The Sixers had gone through an era of abuse and neglect under Ed Snider. While the Flyers flirted with championships the Sixers were like a Tyler Perry movie starring Tony DiLeo as every single role. The team was an outcast in their own home, which resulted in a once-vibrant basketball city being lulled to sleep. Harris and his partners then bought the team for $280 million in 2011 and the rebuilding process began.
Now what's important is that while he may not have basketball sense, Harris' business sense suggests that success in the market place is tied to success on the court. As a result, he's taking the steps to build a perennially contending team.
For starters, Harris hired good decision makers to oversee the basketball operations.
After cleaning house in 2013, Sam Hinkie and Brett Brown have completely changed the team culture. A team once seemingly directionless, the Sixers are looking for the long-haul and losing their way to success. The front office has stockpiled draft picks and young talent, assembled a staff of player development coaches, and embraced the new wave of advanced statistics in hopes of building a powerhouse. In addition, they've been honest about their intentions and expectations the whole time. They're a refreshing and exciting group and Harris has stayed out of the way.
He's also providing these decision makers with the tools to become the best team possible.
One move was adding the Delaware 87ers—the Sixers NBA Development League affiliate. It's important to note that not all NBA teams have this luxury either. In fact, out of 30 NBA teams only 14 had their own D-League affiliate this year. Therefore, while the Sixers are poking and prodding prospects at PCOM prior to the draft, they will have extra scouting information on players of interest. It's a nice boost for the organization. Soon they'll conducting the workouts from their own practice facility too—providing another boost.
So why should Sixers fans be frightened?
Because in a few years both the team and the franchise will be at a peak point in value.

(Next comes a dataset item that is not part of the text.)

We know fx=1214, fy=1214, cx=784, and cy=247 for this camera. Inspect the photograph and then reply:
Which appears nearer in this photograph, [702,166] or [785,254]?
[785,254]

If all goes well the practice facility will have been built, the young core will be starting its prime years of contention, and the fans will have returned to cheer them on. Since Harris can't build a new stadium for the Sixers, he'll have done all he can to revive the team and sell with Sterling's $2 billion in mind.
As a fan, it's concerning to think of the Sixers with different ownership after Harris has rejuvenated the franchise. Unfortunately, it's all part of the business.